Experience proved key to Red Cross efforts|[11/17/05]
Published 12:00 am Thursday, November 17, 2005
The phone call came Aug. 28, when it became evident Hurricane Katrina would thrust its fury on Louisiana and Mississippi coasts.
“They’re coming,” American Red Cross Vicksburg Area chapter executive director Beverly Connelly told emergency services director Janice Sawyer.
And evacuees did, beginning the most daunting disaster relief effort undertaken by the local chapter in its history.
Over the next month, the three-person paid staff of the Vicksburg Area Chapter worked 14-hour days with precious little sleep in between.
Connelly, Sawyer and Rolonda Grayer, who works with families of military personnel in emergencies, saw their job titles quickly merge into one, organizing on the fly as cell phones went down within hours of landfall Monday.
As is the procedure with most of the organization’s responses to disasters, communication was kept constant with American Red Cross regional headquarters in Birmingham in the days leading up to Katrina’s landfall Aug. 29.
Constant, that is, until the power went out.
“I plugged in my phone to charge it that Monday and wasn’t able to speak with Birmingham again until Thursday (Sept. 1),” Sawyer said.
Aided by a local volunteer force that Connelly said has grown to 1,500 in the past four years, the chapter moved quickly to OK the opening of shelters at five area churches.
The evacuees began rolling in even before shelters were ready to accept them.
“We had evacuees from New Orleans by the carload parked outside our main office that Sunday night needing shelter,” Sawyer said.
The local chapter many times previously operated shelters for evacuees from Louisiana and coastal Mississippi, having housed more than 500 of them for Hurricane Ivan last year.
But unlike with Ivan, the story of Katrina did not end with a quick return home. It became a saga.
Evacuee numbers reached more than 1,100 by midweek, and shelter operations were consolidated into the Vicksburg Convention Center after capacities at the churches maxed out.
Added to that strain was having but one emergency response vehicle at the chapter’s disposal, fueled with diesel, which for several weeks was selling higher than regular gas.
“We were stretched pretty thin.

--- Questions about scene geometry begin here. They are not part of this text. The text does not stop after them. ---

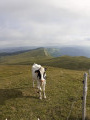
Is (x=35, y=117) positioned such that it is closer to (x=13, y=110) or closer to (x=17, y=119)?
(x=17, y=119)

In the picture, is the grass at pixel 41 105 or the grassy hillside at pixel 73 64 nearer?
the grass at pixel 41 105

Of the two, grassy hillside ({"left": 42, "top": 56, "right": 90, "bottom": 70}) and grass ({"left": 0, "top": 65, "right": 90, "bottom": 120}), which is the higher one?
grass ({"left": 0, "top": 65, "right": 90, "bottom": 120})

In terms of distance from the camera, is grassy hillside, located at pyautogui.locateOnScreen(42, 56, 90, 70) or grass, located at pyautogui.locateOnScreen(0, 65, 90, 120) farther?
grassy hillside, located at pyautogui.locateOnScreen(42, 56, 90, 70)

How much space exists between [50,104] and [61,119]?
9.88ft

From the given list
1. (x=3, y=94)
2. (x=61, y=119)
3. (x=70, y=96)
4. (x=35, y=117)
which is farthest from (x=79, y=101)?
(x=3, y=94)

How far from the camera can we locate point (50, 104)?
14.4 metres

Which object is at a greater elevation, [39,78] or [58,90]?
[39,78]

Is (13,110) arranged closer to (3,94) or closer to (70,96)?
(3,94)

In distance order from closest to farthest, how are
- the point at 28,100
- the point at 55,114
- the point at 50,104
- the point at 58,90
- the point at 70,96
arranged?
the point at 55,114
the point at 50,104
the point at 28,100
the point at 70,96
the point at 58,90

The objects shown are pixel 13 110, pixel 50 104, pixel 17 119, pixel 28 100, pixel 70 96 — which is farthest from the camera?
pixel 70 96

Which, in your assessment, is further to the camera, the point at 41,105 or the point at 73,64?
the point at 73,64

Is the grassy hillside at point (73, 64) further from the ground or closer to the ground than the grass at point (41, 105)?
closer to the ground

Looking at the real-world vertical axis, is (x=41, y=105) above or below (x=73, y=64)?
above

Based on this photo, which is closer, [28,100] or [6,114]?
[6,114]
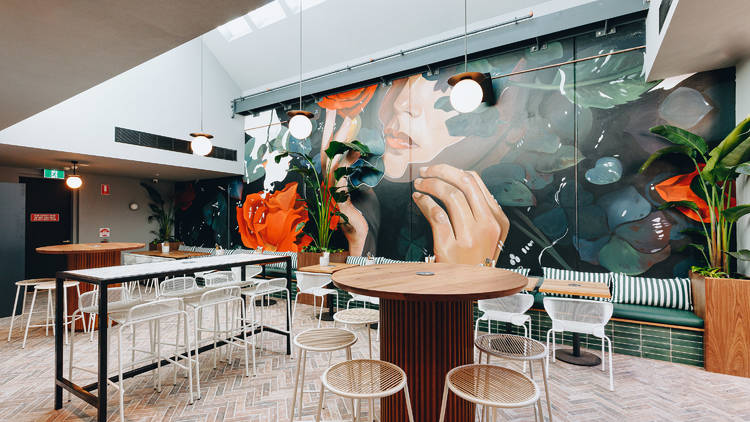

If not for the volunteers from national, I just don’t know,” Connelly said.
Red Cross volunteers are routinely matched with disaster efforts by national according to their skill level and experience, Sawyer said.
However, the sheer numbers of evacuees in the convention center turned it from the average shelter to, as Sawyer said, “a small commune.” More help was needed from headquarters.
About 30 volunteers from around the country wound up filling technical and human-oriented needs there: the sign-in functions at the front desk, tending to evacuees’ issues, and working the phones and computers.
“The training from national is really inadequate for something like we faced,” Connelly said, adding that many were trained on the fly at the chapter office.
When it came time to give out family assistance checks, of which the chapter doled out about $1.4 million, the chapter benefited greatly from about 30 Vicksburg High School staff and students who helped with crowd control.
At the request of the mayor and police chief, the application process was moved there after overflow crowds showed up at the chapter’s Cherry Street offices.
“A simple thank you wouldn’t do for that. It really went well,” Sawyer said.
Now, after the hurricanes, operations are getting back to what they usually consider normal. Winter’s arrival likely means more fires, Connelly said, with victims to tend to.
Since the end of shelter operations, the chapter has assisted victims of eight fires in their four-county service area.
Local donations, which fund 80 percent of their efforts, have hit $60,000, including an $11,000 contribution from Rainbow Casino.
All three agreed the lesson learned from their Katrina experience is a simple one.
Written plans do not always dictate what should be done for the next disaster, Sawyer said.
“The experience itself is the key. We’re much more prepared (to go through it again) now than we were Aug. 28,” Sawyer said.